Flee From the Press

Another piece of juvenilia, this one from college. Apparently there was a time I could a) read Middle English, b) write rhyme royal, and c) saw “the Press” a bit differently to Chaucer.

Flee From The Press

Fle from the Press, and dwell with soothfastnesse;
Lend godsibbes’ columnes ne’er thy keene inspeccion.
Heede no tabloyde praise upon thine Oscare dresse,
Ne in the Mirror seke thee thy refleccion
Ne wait for late retraccion, ne correccion.
The crystal balle doth spy thy every dede,
The Sunne schal delyvere, and al shal rede.

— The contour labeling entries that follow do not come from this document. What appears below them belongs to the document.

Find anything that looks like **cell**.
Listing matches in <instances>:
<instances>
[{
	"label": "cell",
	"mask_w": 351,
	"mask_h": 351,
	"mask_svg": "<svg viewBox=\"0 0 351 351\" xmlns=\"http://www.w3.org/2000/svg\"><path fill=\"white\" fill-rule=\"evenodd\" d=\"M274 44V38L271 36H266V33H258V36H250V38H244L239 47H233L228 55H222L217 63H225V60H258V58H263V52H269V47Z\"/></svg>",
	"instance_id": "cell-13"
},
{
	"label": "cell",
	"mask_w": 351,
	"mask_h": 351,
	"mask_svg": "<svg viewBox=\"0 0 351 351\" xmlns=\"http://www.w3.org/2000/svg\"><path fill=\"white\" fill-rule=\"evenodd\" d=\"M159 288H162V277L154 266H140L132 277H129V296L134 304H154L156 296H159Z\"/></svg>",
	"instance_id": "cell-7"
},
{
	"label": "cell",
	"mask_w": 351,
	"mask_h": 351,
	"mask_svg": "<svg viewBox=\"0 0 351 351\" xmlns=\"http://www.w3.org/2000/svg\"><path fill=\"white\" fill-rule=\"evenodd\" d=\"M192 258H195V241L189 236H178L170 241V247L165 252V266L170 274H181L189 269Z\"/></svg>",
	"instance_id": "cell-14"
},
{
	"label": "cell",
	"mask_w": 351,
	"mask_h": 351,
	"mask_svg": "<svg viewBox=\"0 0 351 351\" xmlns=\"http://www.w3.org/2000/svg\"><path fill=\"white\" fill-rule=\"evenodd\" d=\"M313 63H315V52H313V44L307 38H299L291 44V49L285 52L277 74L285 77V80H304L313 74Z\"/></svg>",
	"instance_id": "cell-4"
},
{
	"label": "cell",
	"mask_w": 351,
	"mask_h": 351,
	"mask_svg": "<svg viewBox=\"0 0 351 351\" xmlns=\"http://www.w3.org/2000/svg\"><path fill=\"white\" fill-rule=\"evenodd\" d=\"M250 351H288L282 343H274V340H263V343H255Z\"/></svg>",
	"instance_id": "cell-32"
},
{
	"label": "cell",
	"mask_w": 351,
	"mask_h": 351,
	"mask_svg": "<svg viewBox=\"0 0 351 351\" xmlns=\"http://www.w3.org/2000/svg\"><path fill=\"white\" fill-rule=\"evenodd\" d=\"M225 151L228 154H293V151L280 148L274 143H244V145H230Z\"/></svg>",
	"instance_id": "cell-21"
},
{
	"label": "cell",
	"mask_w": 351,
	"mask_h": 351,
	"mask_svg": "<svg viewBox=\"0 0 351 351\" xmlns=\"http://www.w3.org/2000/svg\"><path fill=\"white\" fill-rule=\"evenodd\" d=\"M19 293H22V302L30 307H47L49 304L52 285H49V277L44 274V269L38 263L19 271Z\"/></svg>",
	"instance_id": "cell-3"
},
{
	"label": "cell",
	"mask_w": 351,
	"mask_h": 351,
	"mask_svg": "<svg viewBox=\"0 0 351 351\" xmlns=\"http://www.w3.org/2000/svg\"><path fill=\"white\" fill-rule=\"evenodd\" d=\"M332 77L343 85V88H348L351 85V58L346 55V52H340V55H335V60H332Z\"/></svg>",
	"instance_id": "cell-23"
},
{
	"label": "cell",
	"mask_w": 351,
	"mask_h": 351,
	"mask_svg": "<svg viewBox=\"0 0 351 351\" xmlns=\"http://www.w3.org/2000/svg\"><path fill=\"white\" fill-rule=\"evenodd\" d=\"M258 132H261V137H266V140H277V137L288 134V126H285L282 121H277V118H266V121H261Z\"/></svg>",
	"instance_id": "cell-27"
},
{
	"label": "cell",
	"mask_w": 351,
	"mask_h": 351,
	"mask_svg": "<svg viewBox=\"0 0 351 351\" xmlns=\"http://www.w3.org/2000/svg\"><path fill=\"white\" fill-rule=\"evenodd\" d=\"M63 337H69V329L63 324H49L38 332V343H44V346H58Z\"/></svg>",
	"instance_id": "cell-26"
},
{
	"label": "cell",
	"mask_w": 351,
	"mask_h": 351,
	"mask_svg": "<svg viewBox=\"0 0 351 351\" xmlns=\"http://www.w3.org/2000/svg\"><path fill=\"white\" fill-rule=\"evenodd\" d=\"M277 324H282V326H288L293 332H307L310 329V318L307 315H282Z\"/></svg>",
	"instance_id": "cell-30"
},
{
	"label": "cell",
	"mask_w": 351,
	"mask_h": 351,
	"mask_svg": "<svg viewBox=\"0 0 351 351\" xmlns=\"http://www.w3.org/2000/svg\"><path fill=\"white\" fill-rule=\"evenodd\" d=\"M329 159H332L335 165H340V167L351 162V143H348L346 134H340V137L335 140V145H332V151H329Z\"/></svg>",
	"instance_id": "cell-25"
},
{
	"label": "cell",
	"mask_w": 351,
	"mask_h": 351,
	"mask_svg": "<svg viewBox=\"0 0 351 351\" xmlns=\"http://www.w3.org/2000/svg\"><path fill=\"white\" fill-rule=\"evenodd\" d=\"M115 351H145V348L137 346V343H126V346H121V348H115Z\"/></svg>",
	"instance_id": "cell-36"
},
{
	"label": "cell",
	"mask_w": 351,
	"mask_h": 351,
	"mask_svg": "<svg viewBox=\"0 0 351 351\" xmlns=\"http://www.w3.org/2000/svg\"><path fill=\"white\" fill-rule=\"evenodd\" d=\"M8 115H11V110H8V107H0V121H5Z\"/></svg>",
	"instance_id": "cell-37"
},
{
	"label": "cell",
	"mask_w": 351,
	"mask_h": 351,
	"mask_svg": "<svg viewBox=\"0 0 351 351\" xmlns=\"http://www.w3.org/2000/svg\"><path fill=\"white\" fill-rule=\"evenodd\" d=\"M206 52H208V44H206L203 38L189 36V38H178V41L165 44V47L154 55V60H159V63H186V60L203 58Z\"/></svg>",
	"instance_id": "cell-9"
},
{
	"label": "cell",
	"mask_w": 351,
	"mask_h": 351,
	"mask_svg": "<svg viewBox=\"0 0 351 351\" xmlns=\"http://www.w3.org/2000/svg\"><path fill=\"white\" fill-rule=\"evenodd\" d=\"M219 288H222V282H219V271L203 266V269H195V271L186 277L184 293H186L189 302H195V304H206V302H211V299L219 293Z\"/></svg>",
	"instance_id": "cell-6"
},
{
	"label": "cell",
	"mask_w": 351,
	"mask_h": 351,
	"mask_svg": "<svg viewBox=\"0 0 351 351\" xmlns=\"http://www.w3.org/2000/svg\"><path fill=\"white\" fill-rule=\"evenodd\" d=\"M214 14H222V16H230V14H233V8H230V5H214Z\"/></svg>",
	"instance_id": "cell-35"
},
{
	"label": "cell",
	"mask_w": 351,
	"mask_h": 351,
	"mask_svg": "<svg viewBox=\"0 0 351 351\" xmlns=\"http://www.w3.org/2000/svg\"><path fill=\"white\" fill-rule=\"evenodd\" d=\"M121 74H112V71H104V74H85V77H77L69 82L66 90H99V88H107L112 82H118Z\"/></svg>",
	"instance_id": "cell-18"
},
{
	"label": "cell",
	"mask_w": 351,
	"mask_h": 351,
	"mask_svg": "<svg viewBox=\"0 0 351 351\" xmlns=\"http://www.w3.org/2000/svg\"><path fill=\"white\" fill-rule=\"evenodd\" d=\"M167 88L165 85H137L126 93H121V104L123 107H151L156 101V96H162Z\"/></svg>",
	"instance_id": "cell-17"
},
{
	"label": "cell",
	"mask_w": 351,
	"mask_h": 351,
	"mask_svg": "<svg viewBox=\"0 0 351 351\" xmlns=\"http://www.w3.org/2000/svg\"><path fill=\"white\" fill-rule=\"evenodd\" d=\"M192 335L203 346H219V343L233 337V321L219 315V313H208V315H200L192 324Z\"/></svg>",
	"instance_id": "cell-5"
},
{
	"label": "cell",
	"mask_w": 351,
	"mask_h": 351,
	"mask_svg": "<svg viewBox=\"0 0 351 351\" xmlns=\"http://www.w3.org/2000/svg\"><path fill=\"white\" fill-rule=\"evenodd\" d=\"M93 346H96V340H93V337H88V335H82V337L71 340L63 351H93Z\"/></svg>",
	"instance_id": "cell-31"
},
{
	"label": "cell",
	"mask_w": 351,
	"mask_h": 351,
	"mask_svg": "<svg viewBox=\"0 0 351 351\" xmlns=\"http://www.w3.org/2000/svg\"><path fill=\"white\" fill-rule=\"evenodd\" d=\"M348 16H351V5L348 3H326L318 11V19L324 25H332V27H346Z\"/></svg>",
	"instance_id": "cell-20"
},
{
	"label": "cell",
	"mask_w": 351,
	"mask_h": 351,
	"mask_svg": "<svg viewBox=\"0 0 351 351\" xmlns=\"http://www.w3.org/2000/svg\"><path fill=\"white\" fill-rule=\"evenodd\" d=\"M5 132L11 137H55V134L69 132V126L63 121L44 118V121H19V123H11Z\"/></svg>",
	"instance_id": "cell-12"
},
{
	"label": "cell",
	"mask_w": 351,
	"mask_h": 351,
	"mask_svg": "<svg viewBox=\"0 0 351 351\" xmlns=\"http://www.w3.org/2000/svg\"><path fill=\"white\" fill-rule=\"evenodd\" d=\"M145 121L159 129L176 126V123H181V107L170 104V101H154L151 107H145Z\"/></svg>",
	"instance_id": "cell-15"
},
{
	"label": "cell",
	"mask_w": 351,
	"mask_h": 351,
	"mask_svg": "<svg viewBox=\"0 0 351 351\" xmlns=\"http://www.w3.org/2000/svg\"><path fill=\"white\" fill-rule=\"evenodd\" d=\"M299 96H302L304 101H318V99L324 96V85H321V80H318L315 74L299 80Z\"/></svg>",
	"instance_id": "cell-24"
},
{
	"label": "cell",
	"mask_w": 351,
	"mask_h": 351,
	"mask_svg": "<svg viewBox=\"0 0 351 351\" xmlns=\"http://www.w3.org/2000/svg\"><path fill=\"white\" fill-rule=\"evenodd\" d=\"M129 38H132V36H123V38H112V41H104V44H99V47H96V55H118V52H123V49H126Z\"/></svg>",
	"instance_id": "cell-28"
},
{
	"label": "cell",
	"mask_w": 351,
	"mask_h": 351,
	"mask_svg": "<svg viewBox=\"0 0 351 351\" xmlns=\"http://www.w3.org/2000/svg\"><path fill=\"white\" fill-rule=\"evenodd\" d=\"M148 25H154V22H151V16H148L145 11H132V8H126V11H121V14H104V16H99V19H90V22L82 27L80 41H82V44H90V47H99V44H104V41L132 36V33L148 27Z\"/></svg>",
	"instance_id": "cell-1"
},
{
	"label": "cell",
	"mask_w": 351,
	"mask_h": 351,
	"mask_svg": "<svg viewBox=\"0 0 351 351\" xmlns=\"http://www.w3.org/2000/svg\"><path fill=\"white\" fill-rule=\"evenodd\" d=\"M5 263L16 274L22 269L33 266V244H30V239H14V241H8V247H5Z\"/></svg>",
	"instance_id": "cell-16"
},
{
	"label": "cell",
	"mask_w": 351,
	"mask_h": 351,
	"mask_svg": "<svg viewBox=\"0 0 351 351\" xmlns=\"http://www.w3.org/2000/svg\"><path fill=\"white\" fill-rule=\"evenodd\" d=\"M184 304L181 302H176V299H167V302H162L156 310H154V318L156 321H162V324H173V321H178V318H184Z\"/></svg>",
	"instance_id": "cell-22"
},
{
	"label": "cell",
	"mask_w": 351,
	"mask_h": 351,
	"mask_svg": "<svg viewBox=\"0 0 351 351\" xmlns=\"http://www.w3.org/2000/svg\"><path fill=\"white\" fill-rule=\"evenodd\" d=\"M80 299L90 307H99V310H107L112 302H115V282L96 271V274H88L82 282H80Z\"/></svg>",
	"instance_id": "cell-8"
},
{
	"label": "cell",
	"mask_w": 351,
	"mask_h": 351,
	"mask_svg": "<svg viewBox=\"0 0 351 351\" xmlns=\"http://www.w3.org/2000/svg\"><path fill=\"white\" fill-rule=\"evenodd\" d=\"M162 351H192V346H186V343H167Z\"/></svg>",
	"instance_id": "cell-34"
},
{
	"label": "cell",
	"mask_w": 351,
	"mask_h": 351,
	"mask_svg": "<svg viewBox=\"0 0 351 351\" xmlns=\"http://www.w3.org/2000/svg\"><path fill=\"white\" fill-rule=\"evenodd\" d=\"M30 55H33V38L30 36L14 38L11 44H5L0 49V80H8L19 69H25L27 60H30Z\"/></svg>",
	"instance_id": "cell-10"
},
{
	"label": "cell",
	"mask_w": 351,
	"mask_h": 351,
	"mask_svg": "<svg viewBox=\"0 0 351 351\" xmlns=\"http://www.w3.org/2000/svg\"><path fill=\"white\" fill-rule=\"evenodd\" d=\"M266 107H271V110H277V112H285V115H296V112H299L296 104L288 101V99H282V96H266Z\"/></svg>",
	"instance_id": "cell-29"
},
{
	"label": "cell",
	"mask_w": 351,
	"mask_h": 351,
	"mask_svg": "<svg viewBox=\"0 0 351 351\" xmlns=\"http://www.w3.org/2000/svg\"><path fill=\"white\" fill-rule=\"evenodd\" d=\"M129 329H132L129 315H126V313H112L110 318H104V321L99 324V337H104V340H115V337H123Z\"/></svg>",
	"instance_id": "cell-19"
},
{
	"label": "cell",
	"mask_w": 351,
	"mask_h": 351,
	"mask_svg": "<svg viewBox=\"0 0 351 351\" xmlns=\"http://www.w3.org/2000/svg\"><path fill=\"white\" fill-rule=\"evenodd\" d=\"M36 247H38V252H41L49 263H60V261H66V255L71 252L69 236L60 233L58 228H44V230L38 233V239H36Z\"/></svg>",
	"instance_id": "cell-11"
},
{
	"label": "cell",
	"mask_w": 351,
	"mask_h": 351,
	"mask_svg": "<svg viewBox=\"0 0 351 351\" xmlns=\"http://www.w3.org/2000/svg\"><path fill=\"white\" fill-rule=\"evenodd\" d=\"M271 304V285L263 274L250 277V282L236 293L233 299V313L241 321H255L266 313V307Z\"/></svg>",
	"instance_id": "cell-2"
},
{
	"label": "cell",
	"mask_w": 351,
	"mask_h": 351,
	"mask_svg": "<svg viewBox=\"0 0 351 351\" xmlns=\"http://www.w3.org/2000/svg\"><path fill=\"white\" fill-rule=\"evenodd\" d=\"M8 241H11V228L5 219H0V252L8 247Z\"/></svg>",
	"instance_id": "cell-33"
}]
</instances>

The Heat of Fame doth blaste thy frozen brow,
Yit smale relief thou have, for al thy Fannes.
Stil More, they crye, and lat us tast it Now!
Al publishéd, thy inmoste, sacred plannes;
Thy drinke, thy rehabbe, and thy dryvynge bannes.
Ther are no reynes to curbe that chargynge stede,
The Sunne shall delyvere, and al schal rede.

Aske not Phoebus’ eye to been thy savioure
Th’art but the balle that torneth at hys whim,
He telleth thine unseemliest behaviour,
How thou wedst her, and woke up next to him,
And physick shaped thy bodye, sans the gymme.
As he who dyed for thee, know thou canst blede;
The Sunne shall delyvere, and al shal rede.